Il terzetto vincente di oggi schierava Federico Meini, Daniele Conte e Gianmarco Lazzeri. Formazione inedita e degna di nota soprattutto per Federico, alla prima apparizione agonistica da quando è diventato padre, e proprio nel giorno del suo 38esimo compleanno. Tre settimane di insonnie notturne e allenamenti a mezzo regime non gli hanno impedito di fare il suo dovere in prima frazione. Conquistata, a dire la verità, più facilmente rispetto al previsto. 2,2 km corsi in 6:53, e testimone passato a Daniele con una dozzina di secondi di vantaggio.

 

Anche il secondo bianco verde non ha problemi, sul percorso nervoso (600 metri di salita) e pieno di curve tipico delle gare di paese. Incrementa il vantaggio (6:42 la frazione), lanciando il terzo con un bel margine di sicurezza. Poteva essere una vittoria facile, e invece Gianmarco ha spinto, a caccia del miglior tempo individuale (e del ricco premio in cantuccini). Lo conquista in 6:34, proprio davanti al compagno Conte. 20:09 il crono complessivo, che è pure record del percorso.

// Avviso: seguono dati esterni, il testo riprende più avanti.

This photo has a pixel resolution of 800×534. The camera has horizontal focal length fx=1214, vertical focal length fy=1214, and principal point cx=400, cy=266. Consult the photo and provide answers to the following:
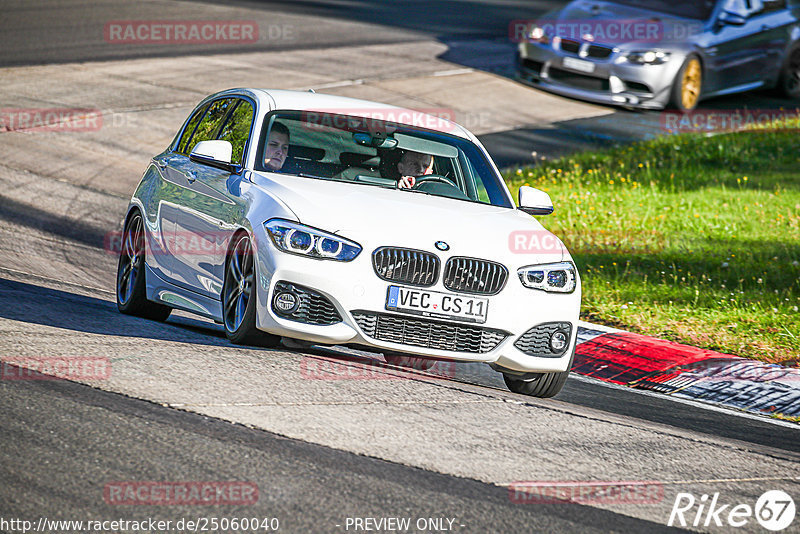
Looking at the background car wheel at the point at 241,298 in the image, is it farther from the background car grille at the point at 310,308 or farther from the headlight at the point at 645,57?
the headlight at the point at 645,57

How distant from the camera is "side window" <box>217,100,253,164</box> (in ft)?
26.2

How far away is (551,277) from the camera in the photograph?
7195mm

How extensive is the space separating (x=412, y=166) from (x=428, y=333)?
1.73 m

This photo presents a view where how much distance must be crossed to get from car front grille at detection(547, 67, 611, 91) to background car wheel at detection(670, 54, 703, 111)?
109cm

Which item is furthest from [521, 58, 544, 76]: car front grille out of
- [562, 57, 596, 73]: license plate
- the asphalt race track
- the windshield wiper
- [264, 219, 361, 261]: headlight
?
[264, 219, 361, 261]: headlight

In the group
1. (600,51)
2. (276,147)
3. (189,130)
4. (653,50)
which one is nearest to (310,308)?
(276,147)

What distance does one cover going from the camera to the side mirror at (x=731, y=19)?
2011 cm

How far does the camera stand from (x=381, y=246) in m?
6.74

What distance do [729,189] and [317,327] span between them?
10.2 meters

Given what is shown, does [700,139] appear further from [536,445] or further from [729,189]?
[536,445]
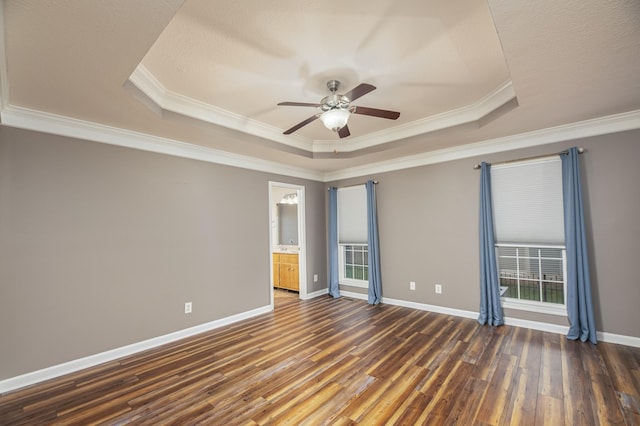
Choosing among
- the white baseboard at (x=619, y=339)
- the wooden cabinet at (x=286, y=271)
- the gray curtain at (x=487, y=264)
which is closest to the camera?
the white baseboard at (x=619, y=339)

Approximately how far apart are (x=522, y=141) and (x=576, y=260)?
1627mm

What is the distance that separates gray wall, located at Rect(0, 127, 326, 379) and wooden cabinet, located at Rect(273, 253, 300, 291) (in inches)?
62.2

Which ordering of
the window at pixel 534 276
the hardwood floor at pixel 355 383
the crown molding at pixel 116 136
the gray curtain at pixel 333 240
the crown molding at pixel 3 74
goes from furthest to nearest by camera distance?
the gray curtain at pixel 333 240, the window at pixel 534 276, the crown molding at pixel 116 136, the hardwood floor at pixel 355 383, the crown molding at pixel 3 74

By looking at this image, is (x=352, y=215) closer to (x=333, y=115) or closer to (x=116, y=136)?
(x=333, y=115)

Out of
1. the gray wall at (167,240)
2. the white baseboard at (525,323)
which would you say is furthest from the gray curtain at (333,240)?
the gray wall at (167,240)

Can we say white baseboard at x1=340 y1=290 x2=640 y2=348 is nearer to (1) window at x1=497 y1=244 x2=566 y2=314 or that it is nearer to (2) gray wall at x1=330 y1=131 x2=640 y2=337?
(2) gray wall at x1=330 y1=131 x2=640 y2=337

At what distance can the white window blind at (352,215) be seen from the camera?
5484 mm

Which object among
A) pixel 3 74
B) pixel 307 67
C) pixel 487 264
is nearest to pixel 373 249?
pixel 487 264

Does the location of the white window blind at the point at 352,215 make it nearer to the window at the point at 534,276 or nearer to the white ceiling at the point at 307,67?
the white ceiling at the point at 307,67

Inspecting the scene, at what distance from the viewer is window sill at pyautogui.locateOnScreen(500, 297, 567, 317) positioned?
138 inches

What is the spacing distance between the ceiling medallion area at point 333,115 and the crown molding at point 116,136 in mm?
662

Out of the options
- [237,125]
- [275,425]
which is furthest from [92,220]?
[275,425]

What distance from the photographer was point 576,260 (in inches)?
130

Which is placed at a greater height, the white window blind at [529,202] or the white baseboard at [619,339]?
the white window blind at [529,202]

L’altra formazione, targata Antonio Bombace, Manuel Lucioli e Lorenzo Imparato, chiude quarta (21:33) col rimpianto di essere stata a portata del podio (21:19), e molto più avanti del quinto posto (22:17). Ma d’altra parte, non si poteva chiedere di più alla dedizione e disponibilità di Antonio (7:20 la sua frazione), alla convinzione ed autostima (?) di Manuel (7:09), e all’onestà e forza d’animo di Lorenzo (7:03). Come a dire: se volevano fare meglio, dovevano pescare il jolly. E superare i propri limiti.